═════ SOURCE DOCUMENT ═════

After the Romans became Christian Byzantines, and Jerusalem got its old name back, the Empress Aelia Eudocia renewed the walls in the 5th century. By this time, the walls still included the City of David and the original southern parts of Jerusalem, stretching all the way north to encompass most of today’s Old City.

It appears that the Muslim conquest in the 7th century did not result in the walls being altered much, but it marks the first time since 132 A.D. that Jews were allowed back into the city. And it seems that the City of David became a Jewish neighborhood at this time.

When the walls fell in the earthquake of 1033, the Muslims who rebuilt the walls neglected the southern parts, keeping the City of David and Mount Zion outside the walls for the first time, following the pattern of today’s Old City walls. Why did they do this?

Well, the fact that the City of David was “the Jewish neighborhood” and that Mount Zion had numerous churches might provide a clue. They weren’t that interested in safeguarding the infidels. A few decades later, the Crusaders came, in 1099, and killed every Muslim and Jew in Jerusalem – without destroying the walls. Jerusalem became the Christian capital of the Crusaders' Kingdom, and the “David Citadel” became the seat of Jerusalem’s Crusader royal court.

═════ DATASET ═════

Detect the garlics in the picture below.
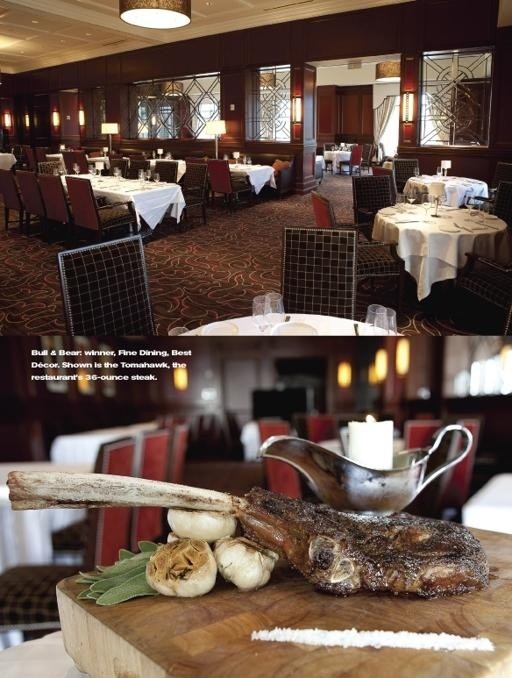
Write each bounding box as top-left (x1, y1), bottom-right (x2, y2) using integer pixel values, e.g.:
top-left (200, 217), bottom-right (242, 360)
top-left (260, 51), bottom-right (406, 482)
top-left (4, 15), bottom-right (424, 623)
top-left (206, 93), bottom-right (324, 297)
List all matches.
top-left (145, 505), bottom-right (279, 598)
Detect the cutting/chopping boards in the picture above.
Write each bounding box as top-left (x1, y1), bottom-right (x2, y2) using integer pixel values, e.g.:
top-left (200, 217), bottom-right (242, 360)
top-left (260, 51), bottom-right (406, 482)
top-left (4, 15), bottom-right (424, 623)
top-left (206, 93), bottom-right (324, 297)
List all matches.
top-left (54, 520), bottom-right (511, 678)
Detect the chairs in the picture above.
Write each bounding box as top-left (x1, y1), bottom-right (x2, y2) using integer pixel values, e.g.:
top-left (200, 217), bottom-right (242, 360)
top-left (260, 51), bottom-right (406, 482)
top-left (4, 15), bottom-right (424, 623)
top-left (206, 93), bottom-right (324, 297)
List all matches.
top-left (0, 138), bottom-right (512, 335)
top-left (0, 406), bottom-right (512, 677)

═════

TASK LIST -
A) List every century or year mentioned in the passage on Jerusalem's walls, in the order they appear.
B) According to the passage on Jerusalem's walls, what became the seat of the Crusader royal court?

OUTPUTS IN ORDER -
A) 5th century, 7th century, 132 A.D., 1033, 1099

B) The "David Citadel"